Só começou a dançar com 28 anos. Foi sempre apreciador de estilos africanos, mas nunca soube como dançá-los. Até que, um dia, diz a um grande amigo e professor de dança que gostava de experimentar. Entrou para o Ginga Urban Dance Studio, ganhou interesse e começou a definir objetivos.

Já atuou algumas vezes em público, sendo que a primeira foi no GTP, em 2017. Desde então, já atuou na Bélgica e nos Açores.
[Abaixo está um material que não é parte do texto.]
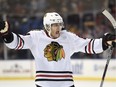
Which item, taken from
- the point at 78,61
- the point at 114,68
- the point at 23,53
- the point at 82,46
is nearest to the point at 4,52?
the point at 23,53

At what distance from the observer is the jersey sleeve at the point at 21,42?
3.37 metres

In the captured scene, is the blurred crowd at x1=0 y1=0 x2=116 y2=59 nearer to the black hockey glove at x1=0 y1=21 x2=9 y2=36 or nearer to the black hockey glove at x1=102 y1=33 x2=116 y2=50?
the black hockey glove at x1=102 y1=33 x2=116 y2=50

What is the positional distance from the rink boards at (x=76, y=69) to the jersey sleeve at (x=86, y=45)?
4.02 meters

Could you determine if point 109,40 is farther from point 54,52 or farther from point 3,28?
point 3,28

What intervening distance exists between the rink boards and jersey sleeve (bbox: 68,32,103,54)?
402 centimetres

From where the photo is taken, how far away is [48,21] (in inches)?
135

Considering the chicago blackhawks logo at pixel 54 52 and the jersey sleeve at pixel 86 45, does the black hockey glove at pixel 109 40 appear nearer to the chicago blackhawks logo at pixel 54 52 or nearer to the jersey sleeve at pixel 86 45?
the jersey sleeve at pixel 86 45

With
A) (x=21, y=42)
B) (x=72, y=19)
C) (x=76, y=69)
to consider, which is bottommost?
(x=21, y=42)

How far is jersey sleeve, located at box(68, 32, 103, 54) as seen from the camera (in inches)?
138

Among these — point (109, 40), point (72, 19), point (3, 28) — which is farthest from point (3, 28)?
point (72, 19)

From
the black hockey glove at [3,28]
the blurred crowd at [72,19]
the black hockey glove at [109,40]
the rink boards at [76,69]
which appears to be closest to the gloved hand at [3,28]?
the black hockey glove at [3,28]

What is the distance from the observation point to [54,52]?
11.3 ft

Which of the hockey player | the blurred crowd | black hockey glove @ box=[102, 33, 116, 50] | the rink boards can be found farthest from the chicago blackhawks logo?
the blurred crowd

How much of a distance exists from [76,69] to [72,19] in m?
0.94
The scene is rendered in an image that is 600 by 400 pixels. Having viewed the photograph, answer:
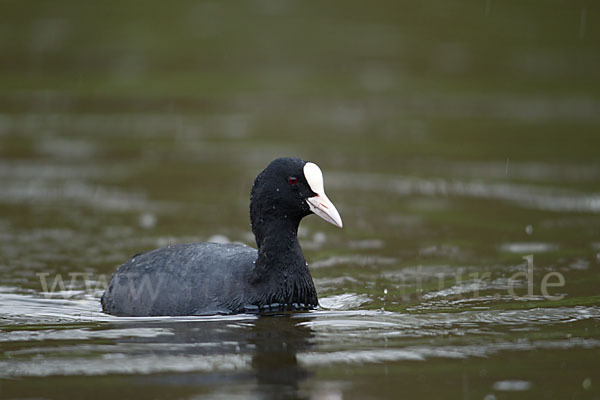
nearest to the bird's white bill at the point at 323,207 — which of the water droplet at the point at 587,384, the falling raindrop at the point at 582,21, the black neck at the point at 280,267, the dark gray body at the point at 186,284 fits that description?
the black neck at the point at 280,267

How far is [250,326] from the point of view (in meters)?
6.86

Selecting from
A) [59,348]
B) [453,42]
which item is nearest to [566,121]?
[453,42]

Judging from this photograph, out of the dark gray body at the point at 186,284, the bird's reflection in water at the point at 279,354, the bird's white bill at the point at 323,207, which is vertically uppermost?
the bird's white bill at the point at 323,207

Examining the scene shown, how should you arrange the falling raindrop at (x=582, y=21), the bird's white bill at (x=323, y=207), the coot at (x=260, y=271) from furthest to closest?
the falling raindrop at (x=582, y=21), the coot at (x=260, y=271), the bird's white bill at (x=323, y=207)

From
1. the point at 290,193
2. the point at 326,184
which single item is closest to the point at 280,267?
the point at 290,193

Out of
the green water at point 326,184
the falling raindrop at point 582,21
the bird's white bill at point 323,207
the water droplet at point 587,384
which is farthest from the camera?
the falling raindrop at point 582,21

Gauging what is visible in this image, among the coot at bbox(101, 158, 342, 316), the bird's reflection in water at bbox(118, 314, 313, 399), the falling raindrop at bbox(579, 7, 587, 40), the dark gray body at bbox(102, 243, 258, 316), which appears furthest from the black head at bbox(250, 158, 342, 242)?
the falling raindrop at bbox(579, 7, 587, 40)

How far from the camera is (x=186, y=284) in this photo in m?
7.18

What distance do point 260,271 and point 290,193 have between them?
0.61 metres

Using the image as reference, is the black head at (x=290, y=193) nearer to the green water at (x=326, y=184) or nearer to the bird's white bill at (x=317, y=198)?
the bird's white bill at (x=317, y=198)

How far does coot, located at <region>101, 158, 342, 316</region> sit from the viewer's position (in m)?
7.12

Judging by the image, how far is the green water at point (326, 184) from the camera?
239 inches

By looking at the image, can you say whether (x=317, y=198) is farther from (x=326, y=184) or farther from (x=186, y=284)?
(x=326, y=184)

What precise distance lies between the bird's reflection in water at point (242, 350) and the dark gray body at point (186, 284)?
0.20 metres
Neste momento, devido à pandemia, está parado.

Dedica-se a dar aulas e aos seus projetos a solo, que incluem gravar vídeos para partilhar nas redes.

Sonha viver só da dança: ser professor a tempo inteiro, ter a sua própria escola e fazer performances e atuações. O ponto alto da sua carreira, aliás, foi quando deu o seu primeiro workshop.

O amigo e professor que o meteu nestas andanças (Miguel Albino) e o pai são as suas maiores referências e inspirações. Foi, aliás, o pai que o apresentou aos estilos de música africanos, pois gostava muito de os ouvir.